*** Texto

Selvagem, implacavel e perturbador, o filme da Netflix que vai grudar na sua cabeça Divulgação / Alfa Pictures

Selvagem, implacavel e perturbador, o filme da Netflix que vai grudar na sua cabeça

A condição de isolamento perpetua-se através dos séculos como um aspecto inalterável da condição humana. Independentemente do contexto histórico, existem indivíduos que encontram conforto exclusivamente na própria companhia, necessitando cada vez mais de espaço devido ao intensificar-se da introspecção. Com o passar do tempo, este isolamento torna-se tão abrangente que não apenas a residência, mas também as ruas e até mesmo a cidade parecem insuficientes para conter o vasto vazio interno do solitário. 

O filme “Sob a Pele do Lobo” (2017), dirigido pelo espanhol Samu Fuentes em seu debut cinematográfico, ilustra vividamente o dia a dia de um homem plenamente adaptado ao seu ambiente. A longa permanência em um vilarejo remoto nas montanhas entre Espanha e França corroeu sua conexão humana, deixando-o com um resquício de humanidade que mais o perturba do que conforta. Fuentes explora essa figura de eremita moderno, projetando nele desejos e temores que ressoam universalmente, destacando como mesmo cercado por muitos, um indivíduo pode se sentir profundamente isolado. 

Na narrativa, a solidão é a companheira constante de Martinon, personagem vivido por Mario Casas, que perdeu a conta dos anos vividos em uma cabana de pedra no século XIX. Sua existência é reduzida às necessidades básicas e à caça de lobos, uma ironia que o faz ocasionalmente deixar seu isolamento para vender as peles. Esse homem tornou-se, metaforicamente, um lobo: ora vulnerável, ora feroz, adaptado à vida selvagem que escolheu. Durante uma dessas saídas, o personagem interage com Severino, um taberneiro interpretado por Kandido Uranga, que sugere que ele substitua seu cão de caça falecido por outro, ou talvez por uma companhia feminina, uma ideia que Martinon inicialmente rejeita.

******

■ Descrição da tarefa ■
Transcreva, sem nenhuma alteração, o trecho do texto sobre o filme que se abre com as palavras contendo "A condição de" e se fecha com "interno do solitário.".

*** Dados coletados

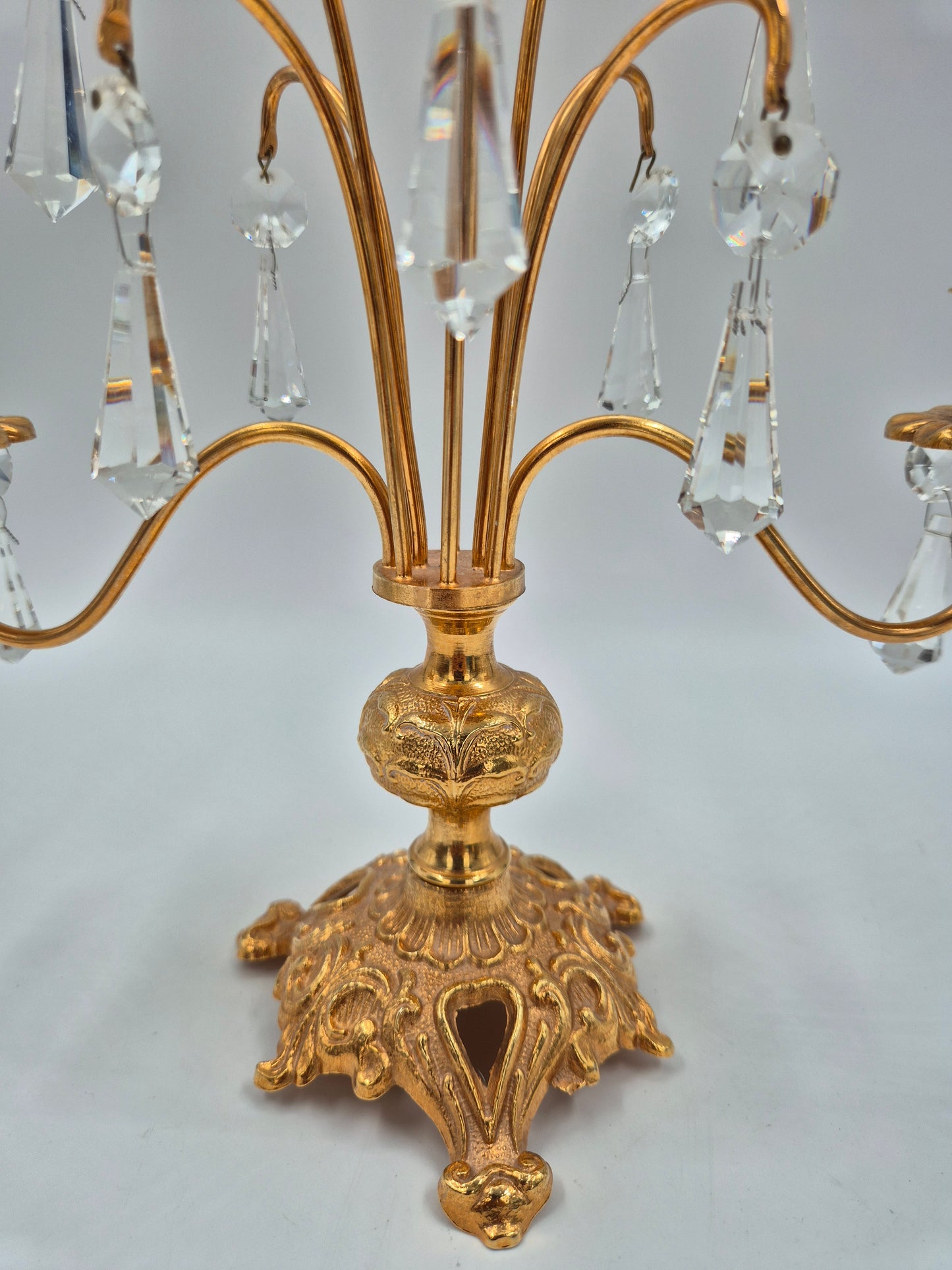 Vintage Turun Kristalli Crystal Candle Holder – Gold Candelabra 24,5 x 25,5 cm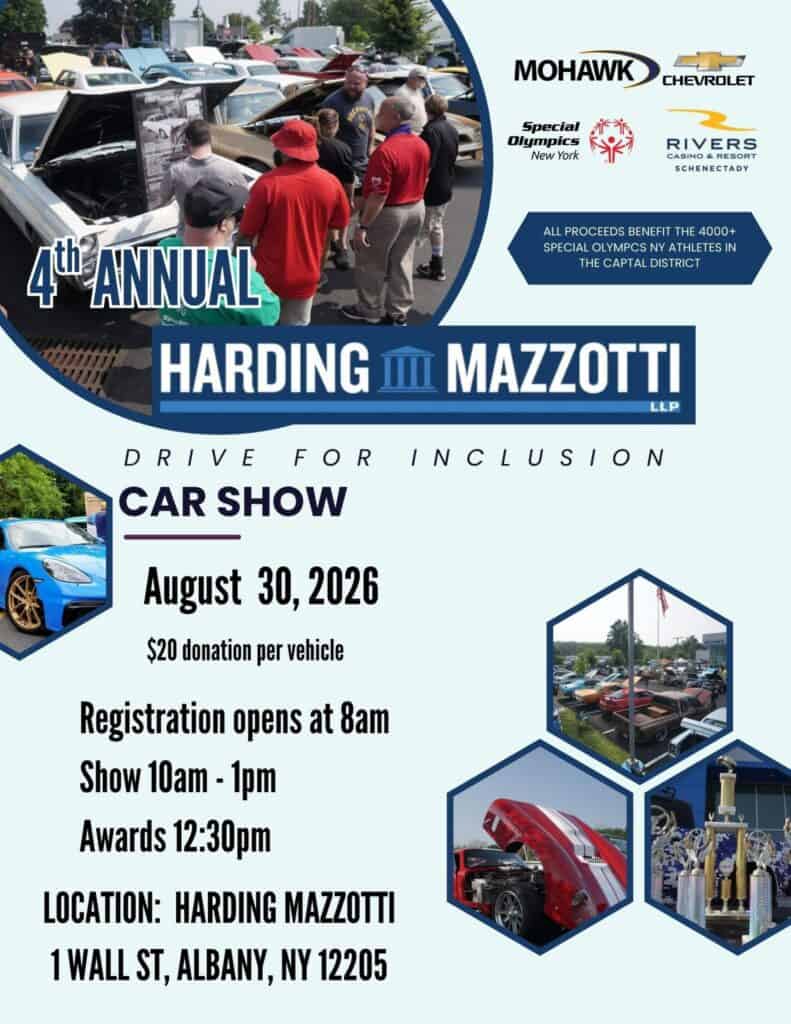 Harding Mazzotti Drive for Inclusion Car Show event at Harding Mazzotti, LLP in Albany, NY on August 30, 2026
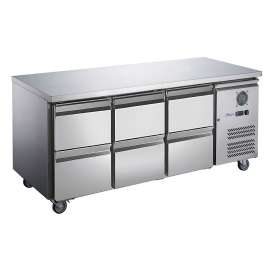 FED-X S/S Three Door Bench Fridge with Drawers - XUB7C18S3D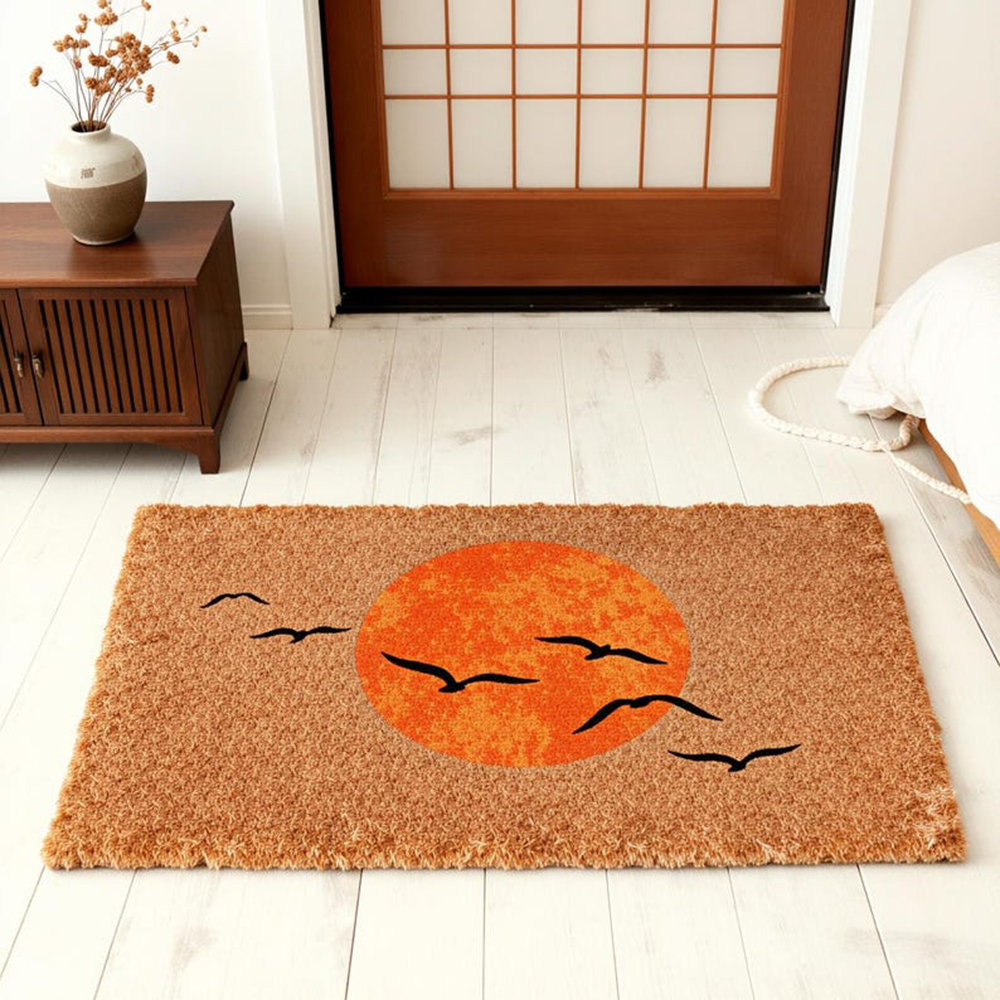 Sun And Birds Doormat Japanese - Sunrise Home Textiles & Apparel avaliação e preço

******

■ Resposta ■
A condição de isolamento perpetua-se através dos séculos como um aspecto inalterável da condição humana. Independentemente do contexto histórico, existem indivíduos que encontram conforto exclusivamente na própria companhia, necessitando cada vez mais de espaço devido ao intensificar-se da introspecção. Com o passar do tempo, este isolamento torna-se tão abrangente que não apenas a residência, mas também as ruas e até mesmo a cidade parecem insuficientes para conter o vasto vazio interno do solitário.